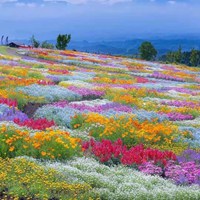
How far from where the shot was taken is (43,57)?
5922 centimetres

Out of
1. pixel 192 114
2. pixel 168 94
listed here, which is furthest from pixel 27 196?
pixel 168 94

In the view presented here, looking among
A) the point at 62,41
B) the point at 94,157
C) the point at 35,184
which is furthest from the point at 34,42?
the point at 35,184

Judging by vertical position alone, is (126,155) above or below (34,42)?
below

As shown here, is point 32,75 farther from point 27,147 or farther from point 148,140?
point 27,147

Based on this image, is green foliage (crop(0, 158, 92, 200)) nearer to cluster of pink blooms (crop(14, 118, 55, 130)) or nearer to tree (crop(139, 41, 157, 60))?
cluster of pink blooms (crop(14, 118, 55, 130))

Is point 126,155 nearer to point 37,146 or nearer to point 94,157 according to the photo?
point 94,157

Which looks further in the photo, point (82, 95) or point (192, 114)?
point (82, 95)

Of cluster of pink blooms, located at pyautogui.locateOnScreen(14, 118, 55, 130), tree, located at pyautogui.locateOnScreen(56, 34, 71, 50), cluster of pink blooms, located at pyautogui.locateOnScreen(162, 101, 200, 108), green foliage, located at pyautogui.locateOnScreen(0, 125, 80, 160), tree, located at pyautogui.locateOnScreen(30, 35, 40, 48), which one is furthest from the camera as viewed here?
tree, located at pyautogui.locateOnScreen(30, 35, 40, 48)

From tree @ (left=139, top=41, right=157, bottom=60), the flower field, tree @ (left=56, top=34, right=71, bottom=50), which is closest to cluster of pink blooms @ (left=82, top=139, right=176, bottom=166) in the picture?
the flower field

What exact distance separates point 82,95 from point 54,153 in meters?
14.8

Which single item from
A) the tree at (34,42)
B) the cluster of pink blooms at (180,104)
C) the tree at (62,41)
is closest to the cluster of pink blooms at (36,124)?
the cluster of pink blooms at (180,104)

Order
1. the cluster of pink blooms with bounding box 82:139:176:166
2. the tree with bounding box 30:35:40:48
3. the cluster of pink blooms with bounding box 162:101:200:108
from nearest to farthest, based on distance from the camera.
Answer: the cluster of pink blooms with bounding box 82:139:176:166
the cluster of pink blooms with bounding box 162:101:200:108
the tree with bounding box 30:35:40:48

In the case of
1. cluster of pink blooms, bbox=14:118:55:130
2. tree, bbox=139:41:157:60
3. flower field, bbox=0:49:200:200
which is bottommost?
flower field, bbox=0:49:200:200

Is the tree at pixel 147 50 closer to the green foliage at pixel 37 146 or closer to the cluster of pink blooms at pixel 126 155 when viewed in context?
the cluster of pink blooms at pixel 126 155
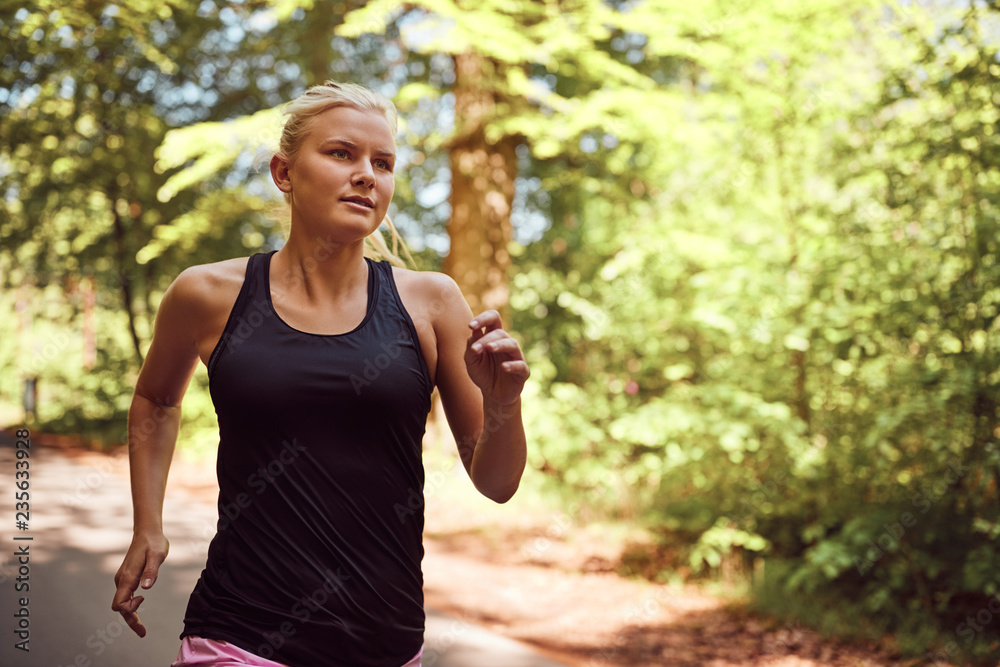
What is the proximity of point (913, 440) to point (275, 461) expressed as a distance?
5593 mm

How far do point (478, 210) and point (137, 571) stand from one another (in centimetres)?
880

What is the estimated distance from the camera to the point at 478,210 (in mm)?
10422

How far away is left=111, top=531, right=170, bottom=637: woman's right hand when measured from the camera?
188 cm

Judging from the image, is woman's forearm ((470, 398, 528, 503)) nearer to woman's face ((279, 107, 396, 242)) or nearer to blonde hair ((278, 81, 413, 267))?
woman's face ((279, 107, 396, 242))

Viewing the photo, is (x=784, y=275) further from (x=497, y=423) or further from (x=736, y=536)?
(x=497, y=423)

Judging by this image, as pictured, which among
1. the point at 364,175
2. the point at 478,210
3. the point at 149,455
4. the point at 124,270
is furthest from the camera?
the point at 124,270

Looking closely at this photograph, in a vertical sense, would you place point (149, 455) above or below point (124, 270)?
below

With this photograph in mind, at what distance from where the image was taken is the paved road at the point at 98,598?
16.8 ft

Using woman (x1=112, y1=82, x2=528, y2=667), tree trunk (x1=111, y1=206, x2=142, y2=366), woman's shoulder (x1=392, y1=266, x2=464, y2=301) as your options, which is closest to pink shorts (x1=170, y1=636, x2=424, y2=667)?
woman (x1=112, y1=82, x2=528, y2=667)

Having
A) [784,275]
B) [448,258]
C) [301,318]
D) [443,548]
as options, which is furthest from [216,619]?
[448,258]

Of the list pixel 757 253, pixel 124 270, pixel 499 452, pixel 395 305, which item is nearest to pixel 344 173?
pixel 395 305

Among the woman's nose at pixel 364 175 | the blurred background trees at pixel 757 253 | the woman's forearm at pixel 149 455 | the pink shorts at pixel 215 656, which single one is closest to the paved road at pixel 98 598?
the blurred background trees at pixel 757 253

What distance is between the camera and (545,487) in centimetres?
1059

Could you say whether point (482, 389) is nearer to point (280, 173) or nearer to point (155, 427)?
point (280, 173)
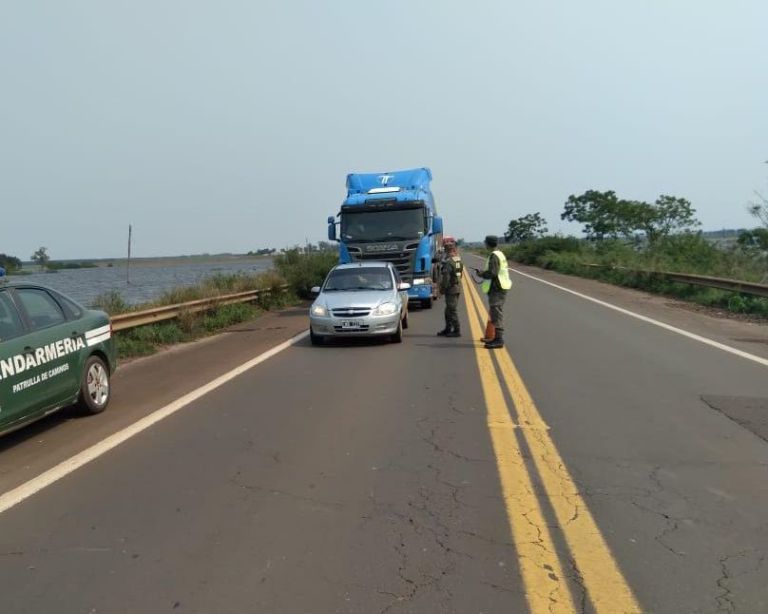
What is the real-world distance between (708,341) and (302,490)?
9742mm

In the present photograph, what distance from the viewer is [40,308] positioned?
669 cm

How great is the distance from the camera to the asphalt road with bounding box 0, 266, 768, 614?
3426 mm

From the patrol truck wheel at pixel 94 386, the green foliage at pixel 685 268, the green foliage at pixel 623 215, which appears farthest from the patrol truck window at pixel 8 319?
the green foliage at pixel 623 215

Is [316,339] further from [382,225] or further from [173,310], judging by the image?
[382,225]

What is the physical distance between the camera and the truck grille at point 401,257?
19.1m

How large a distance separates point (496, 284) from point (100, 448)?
23.6ft

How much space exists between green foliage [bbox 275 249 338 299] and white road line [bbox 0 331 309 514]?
15248 mm

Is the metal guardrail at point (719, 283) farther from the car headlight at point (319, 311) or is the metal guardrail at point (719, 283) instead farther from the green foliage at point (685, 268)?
the car headlight at point (319, 311)

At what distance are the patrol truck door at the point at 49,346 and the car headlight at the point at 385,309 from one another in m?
5.84

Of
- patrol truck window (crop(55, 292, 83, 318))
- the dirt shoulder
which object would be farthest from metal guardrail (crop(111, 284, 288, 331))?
the dirt shoulder

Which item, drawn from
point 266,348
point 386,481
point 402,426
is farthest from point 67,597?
point 266,348

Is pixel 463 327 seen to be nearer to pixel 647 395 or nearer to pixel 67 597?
pixel 647 395

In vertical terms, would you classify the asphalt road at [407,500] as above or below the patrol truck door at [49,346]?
below

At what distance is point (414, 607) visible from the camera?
3.24 meters
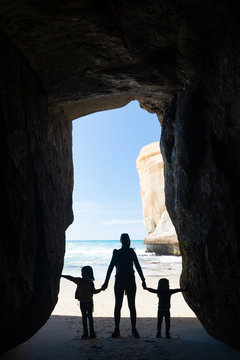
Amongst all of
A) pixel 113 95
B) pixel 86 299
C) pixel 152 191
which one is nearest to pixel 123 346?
pixel 86 299

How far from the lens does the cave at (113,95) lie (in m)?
3.30

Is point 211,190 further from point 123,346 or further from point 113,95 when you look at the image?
point 123,346

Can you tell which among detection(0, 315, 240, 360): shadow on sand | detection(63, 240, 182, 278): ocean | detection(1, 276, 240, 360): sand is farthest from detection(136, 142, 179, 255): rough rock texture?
detection(0, 315, 240, 360): shadow on sand

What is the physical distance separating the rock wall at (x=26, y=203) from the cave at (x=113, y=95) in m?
0.02

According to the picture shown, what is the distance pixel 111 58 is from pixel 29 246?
2.99m

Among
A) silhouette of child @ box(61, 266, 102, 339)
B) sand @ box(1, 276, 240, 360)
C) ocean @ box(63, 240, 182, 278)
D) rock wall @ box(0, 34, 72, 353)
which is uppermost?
rock wall @ box(0, 34, 72, 353)

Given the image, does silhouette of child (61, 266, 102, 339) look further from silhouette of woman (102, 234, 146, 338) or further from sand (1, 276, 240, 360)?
silhouette of woman (102, 234, 146, 338)

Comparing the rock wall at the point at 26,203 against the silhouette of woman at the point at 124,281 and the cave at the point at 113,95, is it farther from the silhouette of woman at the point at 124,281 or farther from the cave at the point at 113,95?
the silhouette of woman at the point at 124,281

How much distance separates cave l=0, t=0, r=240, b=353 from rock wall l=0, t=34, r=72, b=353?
0.05 ft

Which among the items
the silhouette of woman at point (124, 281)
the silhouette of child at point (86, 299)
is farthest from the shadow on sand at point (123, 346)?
the silhouette of woman at point (124, 281)

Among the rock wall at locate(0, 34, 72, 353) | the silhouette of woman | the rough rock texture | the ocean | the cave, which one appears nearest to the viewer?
the cave

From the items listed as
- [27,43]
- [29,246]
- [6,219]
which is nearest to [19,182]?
[6,219]

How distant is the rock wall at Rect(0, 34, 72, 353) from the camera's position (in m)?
3.59

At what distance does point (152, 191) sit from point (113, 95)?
3661 cm
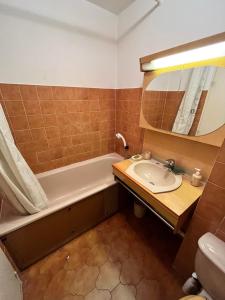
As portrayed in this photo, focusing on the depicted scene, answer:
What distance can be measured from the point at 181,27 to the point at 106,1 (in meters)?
0.87

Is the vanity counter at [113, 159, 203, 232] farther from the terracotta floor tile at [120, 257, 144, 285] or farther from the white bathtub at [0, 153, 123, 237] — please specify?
the terracotta floor tile at [120, 257, 144, 285]

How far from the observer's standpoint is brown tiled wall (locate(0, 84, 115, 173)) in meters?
1.34

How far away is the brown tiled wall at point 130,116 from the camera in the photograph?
1577mm

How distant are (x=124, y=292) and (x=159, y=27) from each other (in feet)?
7.25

__Objective__: Copy the stretch of the listing above, from the line containing "What is the physical distance between" through the line containing "3.24 meters", both included, keeping every line unchanged.

__Correct answer__:
What is the physical distance between the camera and the truck grille at point 401,257?
19.1m

How large a distance separates point (496, 284) from point (100, 448)?
23.6ft

How much space exists between green foliage [bbox 275 249 338 299] and white road line [bbox 0 331 309 514]?
15248 mm

Is the metal guardrail at point (719, 283) farther from the car headlight at point (319, 311) or is the metal guardrail at point (719, 283) instead farther from the green foliage at point (685, 268)?
the car headlight at point (319, 311)

At what distance are the patrol truck door at the point at 49,346 and the car headlight at the point at 385,309 from one another in m?
5.84

Of
- patrol truck window (crop(55, 292, 83, 318))
- the dirt shoulder
which object would be farthest from metal guardrail (crop(111, 284, 288, 331))?
the dirt shoulder

Which item, drawn from
point 266,348
point 386,481
point 402,426
is farthest from point 67,597?
point 266,348

Is pixel 463 327 seen to be nearer to pixel 647 395 or nearer to pixel 67 597?
pixel 647 395

In vertical terms, would you classify the asphalt road at [407,500] as above or below the patrol truck door at [49,346]?
below

At what distance is point (414, 607) visible from the camera?
3.24 meters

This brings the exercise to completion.